🤖 AI Summary
Existing LLM-based approaches struggle to generate high-quality formal specifications for complex loop programs, often yielding irrelevant, incomplete, or ambiguous assertions—hindering end-to-end automated verification. To address this, we propose a two-stage specification generation framework: (1) program slicing to decompose loop structures and reduce modeling complexity; and (2) a logic-driven deletion mechanism that dynamically prunes incorrect candidate assertions, thereby enhancing the relevance, completeness, and correctness of LLM-generated specifications. The framework tightly integrates LLM reasoning with formal verification tools to enable closed-loop assertion filtering. Evaluation on our curated complex-loop dataset shows 95.1% of generated assertions and 90.91% of target programs pass formal verification. On established benchmarks, our method increases the number of verified programs by five and reduces average verification runtime by 23.73%.
📝 Abstract
Automatically generating formal specifications from program code can greatly enhance the efficiency of program verification and enable end-to-end automation from requirements to reliable software. However, existing LLM-based approaches often struggle with programs that include complex loop structures, leading to irrelevant specifications. Moreover, the rigorous proof obligations and design constraints imposed by verification tools can further result in incomplete and ambiguous specifications. To address these challenges, we propose SLD-Spec, an LLM-assisted specification generation method tailored for programs with complex loop constructs.
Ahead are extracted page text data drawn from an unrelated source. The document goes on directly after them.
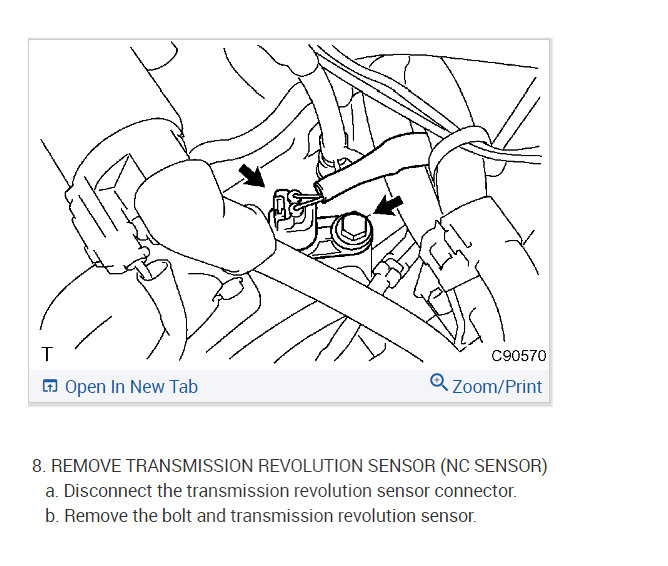 T

C90570

Open In New Tab

Zoom/Print

8. REMOVE TRANSMISSION REVOLUTION SENSOR (NC SENSOR)

a. Disconnect the transmission revolution sensor connector.

b. Remove the bolt and transmission revolution sensor.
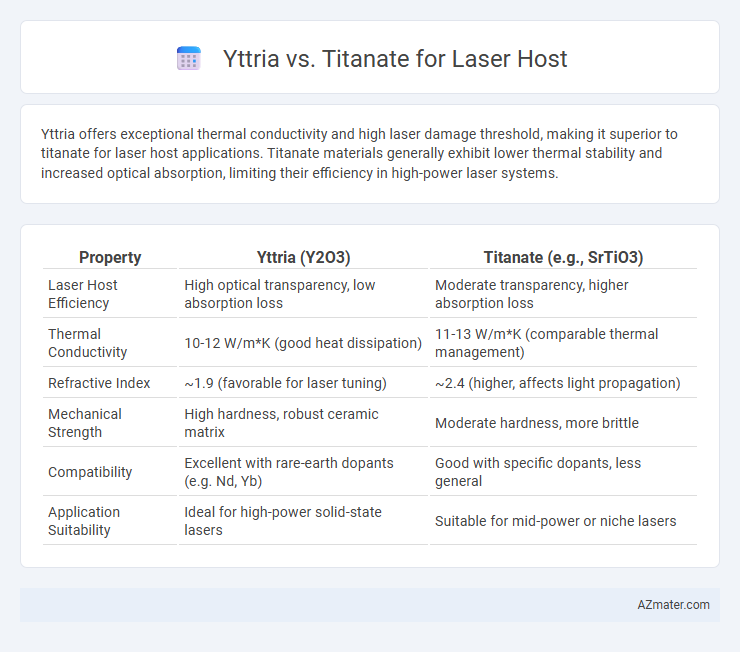 Yttria vs. Titanate for Laser Host

Yttria offers exceptional thermal conductivity and high laser damage threshold, making it superior to titanate for laser host applications. Titanate materials generally exhibit lower thermal stability and increased optical absorption, limiting their efficiency in high-power laser systems.

| Property | Yttria (Y2O3) | Titanate (e.g., SrTiO3) |
|---|---|---|
| Laser Host Efficiency | High optical transparency, low absorption loss | Moderate transparency, higher absorption loss |
| Thermal Conductivity | 10-12 W/m*K (good heat dissipation) | 11-13 W/m*K (comparable thermal management) |
| Refractive Index | ~1.9 (favorable for laser tuning) | ~2.4 (higher, affects light propagation) |
| Mechanical Strength | High hardness, robust ceramic matrix | Moderate hardness, more brittle |
| Compatibility | Excellent with rare-earth dopants (e.g. Nd, Yb) | Good with specific dopants, less general |
| Application Suitability | Ideal for high-power solid-state lasers | Suitable for mid-power or niche lasers |

AZmater.com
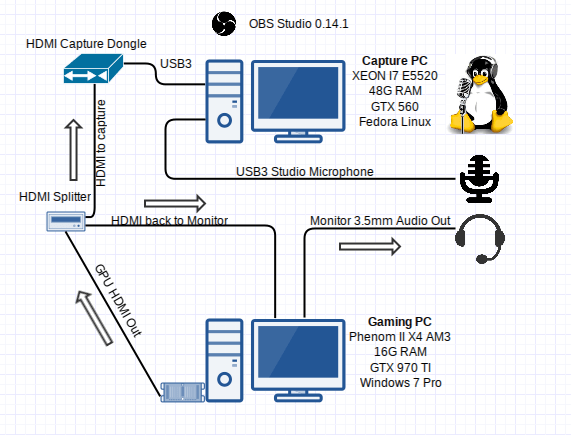 OBS Studio 0.14.1

HDMI Capture Dongle

USB3

Capture PC
XEON I7 E5520
48G RAM
GTX 560
Fedora Linux

HDMI to capture

USB3 Studio Microphone

HDMI Splitter

HDMI back to Monitor

Monitor 3.5mm Audio Out

GPU HDMI Out

Gaming PC
Phenom II X4 AM3
16G RAM
GTX 970 TI
Windows 7 Pro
SLD-Spec introduces two novel phases into the traditional specification generation framework: (1) A slicing phase, which decomposes each function into code fragments containing independent loop structures, thereby reducing the complexity of specification generation; and (2) A logical deletion phase, which applies LLM-based reasoning to filter out incorrect candidate specifications--especially those not easily identified by verification tool--while retaining valid ones. Experimental results show that on the simple dataset, SLD-Spec successfully verifies five more programs than the state-of-the-art AutoSpec and reduces runtime by 23.73%. To address the limitations of existing research, we manually construct a dataset comprising four categories of complex loop programs. On this dataset, SLD-Spec significantly improves the correctness, relevance, and completeness of generated specifications compared to baseline methods, enabling 95.1% of assertions and 90.91% of programs to pass verification. Ablation studies further reveal that logical deletion is critical for enhancing specification correctness and relevance, while program slicing contributes significantly to specification completeness. Our code and data are publicly available.